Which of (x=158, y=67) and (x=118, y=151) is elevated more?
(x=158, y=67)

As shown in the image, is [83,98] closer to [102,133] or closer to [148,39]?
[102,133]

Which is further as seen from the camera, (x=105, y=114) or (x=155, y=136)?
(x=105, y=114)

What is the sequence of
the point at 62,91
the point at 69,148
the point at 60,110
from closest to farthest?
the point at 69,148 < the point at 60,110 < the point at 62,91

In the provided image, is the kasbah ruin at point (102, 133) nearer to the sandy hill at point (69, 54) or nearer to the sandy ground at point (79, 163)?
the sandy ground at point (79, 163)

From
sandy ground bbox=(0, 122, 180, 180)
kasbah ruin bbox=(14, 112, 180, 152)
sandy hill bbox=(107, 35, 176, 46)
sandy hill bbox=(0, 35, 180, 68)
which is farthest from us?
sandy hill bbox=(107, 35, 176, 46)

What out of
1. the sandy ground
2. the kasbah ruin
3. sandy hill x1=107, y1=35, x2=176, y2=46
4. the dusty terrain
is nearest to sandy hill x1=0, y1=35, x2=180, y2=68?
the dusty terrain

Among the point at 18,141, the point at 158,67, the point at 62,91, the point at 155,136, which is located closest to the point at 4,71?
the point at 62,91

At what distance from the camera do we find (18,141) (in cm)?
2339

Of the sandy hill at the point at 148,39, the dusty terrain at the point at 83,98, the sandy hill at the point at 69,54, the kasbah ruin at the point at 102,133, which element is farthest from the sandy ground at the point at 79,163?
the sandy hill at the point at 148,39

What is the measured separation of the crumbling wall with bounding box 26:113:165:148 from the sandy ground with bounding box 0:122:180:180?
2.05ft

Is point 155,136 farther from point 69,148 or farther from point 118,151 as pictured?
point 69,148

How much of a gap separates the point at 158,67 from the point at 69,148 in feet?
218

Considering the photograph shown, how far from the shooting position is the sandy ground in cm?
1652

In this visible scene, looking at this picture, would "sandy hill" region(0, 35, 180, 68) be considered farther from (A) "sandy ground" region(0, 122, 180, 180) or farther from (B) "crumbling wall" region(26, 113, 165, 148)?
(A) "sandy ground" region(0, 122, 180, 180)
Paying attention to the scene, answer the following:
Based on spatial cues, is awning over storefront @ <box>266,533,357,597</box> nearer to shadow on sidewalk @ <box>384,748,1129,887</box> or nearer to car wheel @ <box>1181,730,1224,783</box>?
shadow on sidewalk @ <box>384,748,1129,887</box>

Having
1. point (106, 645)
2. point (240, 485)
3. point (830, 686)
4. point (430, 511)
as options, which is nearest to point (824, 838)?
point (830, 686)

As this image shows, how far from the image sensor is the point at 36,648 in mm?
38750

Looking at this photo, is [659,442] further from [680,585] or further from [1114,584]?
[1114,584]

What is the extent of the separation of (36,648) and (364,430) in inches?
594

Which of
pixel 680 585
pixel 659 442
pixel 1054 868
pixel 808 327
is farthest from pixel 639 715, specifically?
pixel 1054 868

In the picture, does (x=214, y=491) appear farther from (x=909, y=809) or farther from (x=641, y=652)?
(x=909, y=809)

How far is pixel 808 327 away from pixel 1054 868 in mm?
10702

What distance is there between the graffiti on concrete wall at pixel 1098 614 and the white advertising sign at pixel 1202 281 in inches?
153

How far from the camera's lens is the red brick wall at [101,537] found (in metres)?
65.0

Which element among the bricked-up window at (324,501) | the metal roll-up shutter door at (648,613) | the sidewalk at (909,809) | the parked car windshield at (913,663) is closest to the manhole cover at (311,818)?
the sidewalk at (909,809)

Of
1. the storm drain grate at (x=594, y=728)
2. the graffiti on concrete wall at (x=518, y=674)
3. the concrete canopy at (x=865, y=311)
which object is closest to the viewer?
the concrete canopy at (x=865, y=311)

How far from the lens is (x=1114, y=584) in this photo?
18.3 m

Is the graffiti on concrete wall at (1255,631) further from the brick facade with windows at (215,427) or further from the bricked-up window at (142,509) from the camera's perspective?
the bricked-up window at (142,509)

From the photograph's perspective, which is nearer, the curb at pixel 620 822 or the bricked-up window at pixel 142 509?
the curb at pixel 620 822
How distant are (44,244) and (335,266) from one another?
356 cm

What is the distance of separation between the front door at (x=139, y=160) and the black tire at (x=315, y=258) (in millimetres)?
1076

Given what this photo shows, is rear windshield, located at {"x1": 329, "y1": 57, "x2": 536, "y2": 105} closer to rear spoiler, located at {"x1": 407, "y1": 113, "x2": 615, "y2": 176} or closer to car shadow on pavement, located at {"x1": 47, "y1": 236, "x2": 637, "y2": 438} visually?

**WRITTEN TASK**:
Extract all lines as given.

**EXERCISE RESPONSE**:
Which of (x=158, y=67) and (x=118, y=151) is elevated more?
(x=158, y=67)

As shown in the image, is [83,98] closer to [102,133] or closer to [148,39]?
[102,133]

Which is further as seen from the camera, (x=105, y=114) or (x=155, y=136)?
(x=105, y=114)

What is the sequence of
the point at 62,91
the point at 69,148
the point at 60,110
from closest to farthest?
the point at 69,148 < the point at 60,110 < the point at 62,91

In the provided image, is the kasbah ruin at point (102, 133) nearer to the sandy hill at point (69, 54) or nearer to the sandy ground at point (79, 163)?
the sandy ground at point (79, 163)

From
sandy ground bbox=(0, 122, 180, 180)
kasbah ruin bbox=(14, 112, 180, 152)
sandy hill bbox=(107, 35, 176, 46)
sandy hill bbox=(0, 35, 180, 68)
which is farthest from us?
sandy hill bbox=(107, 35, 176, 46)

What out of
1. the sandy ground
2. the kasbah ruin
3. sandy hill x1=107, y1=35, x2=176, y2=46
4. the dusty terrain
is nearest to sandy hill x1=0, y1=35, x2=180, y2=68?
the dusty terrain

Among the point at 18,141, the point at 158,67, the point at 62,91, the point at 155,136, which is located closest to the point at 4,71?
the point at 62,91

At what distance from the camera do we find (18,141) (in cm)?
2339

Of the sandy hill at the point at 148,39, the dusty terrain at the point at 83,98, the sandy hill at the point at 69,54, the kasbah ruin at the point at 102,133, which element is farthest from the sandy ground at the point at 79,163?
the sandy hill at the point at 148,39

What is the measured separation of the crumbling wall with bounding box 26:113:165:148 from the sandy ground with bounding box 0:122:180:180?
2.05ft

Is point 155,136 farther from point 69,148 or farther from point 118,151 as pictured?
point 69,148

How much of a gap separates the point at 158,67 from the point at 69,148 in feet?
218

Considering the photograph shown, how far from the shooting position is the sandy ground in cm?
1652

In this visible scene, looking at this picture, would "sandy hill" region(0, 35, 180, 68) be considered farther from (A) "sandy ground" region(0, 122, 180, 180) or farther from (B) "crumbling wall" region(26, 113, 165, 148)?
(A) "sandy ground" region(0, 122, 180, 180)
Paying attention to the scene, answer the following:
Based on spatial cues, is awning over storefront @ <box>266,533,357,597</box> nearer to shadow on sidewalk @ <box>384,748,1129,887</box> or nearer to car wheel @ <box>1181,730,1224,783</box>?
shadow on sidewalk @ <box>384,748,1129,887</box>

Having
1. point (106, 645)
2. point (240, 485)
3. point (830, 686)
4. point (430, 511)
as options, which is nearest to point (824, 838)?
point (830, 686)

As this image shows, how far from the image sensor is the point at 36,648 in mm?
38750

Looking at this photo, is [659,442] further from [680,585] or further from [1114,584]?
[1114,584]

What is the extent of the separation of (36,648) and (364,430) in inches?
594

Which of
pixel 680 585
pixel 659 442
pixel 1054 868
pixel 808 327
is farthest from pixel 639 715, specifically?
pixel 1054 868

In the picture, does (x=214, y=491) appear farther from (x=909, y=809) or farther from (x=641, y=652)?
(x=909, y=809)

How far is pixel 808 327 away from pixel 1054 868 in mm?
10702

What distance is there between the graffiti on concrete wall at pixel 1098 614 and the white advertising sign at pixel 1202 281 in inches?
153

How far from the camera's lens is the red brick wall at [101,537] found (in metres)?
65.0

Which element among the bricked-up window at (324,501) | the metal roll-up shutter door at (648,613) | the sidewalk at (909,809) | the parked car windshield at (913,663) is closest to the manhole cover at (311,818)?
the sidewalk at (909,809)

Of
1. the storm drain grate at (x=594, y=728)
2. the graffiti on concrete wall at (x=518, y=674)
3. the concrete canopy at (x=865, y=311)
which object is closest to the viewer?
the concrete canopy at (x=865, y=311)

How far from the lens is (x=1114, y=584) in this photo?
18.3 m

Is the graffiti on concrete wall at (1255,631) further from the brick facade with windows at (215,427) or further from the bricked-up window at (142,509) from the camera's perspective?
the bricked-up window at (142,509)

From the photograph's perspective, which is nearer, the curb at pixel 620 822 or the bricked-up window at pixel 142 509?
the curb at pixel 620 822
How distant are (44,244) and (335,266) from one another?
356 cm

What is the distance of separation between the front door at (x=139, y=160) and the black tire at (x=315, y=258) (in millimetres)?
1076

Given what this photo shows, is rear windshield, located at {"x1": 329, "y1": 57, "x2": 536, "y2": 105} closer to rear spoiler, located at {"x1": 407, "y1": 113, "x2": 615, "y2": 176} or closer to car shadow on pavement, located at {"x1": 47, "y1": 236, "x2": 637, "y2": 438} visually?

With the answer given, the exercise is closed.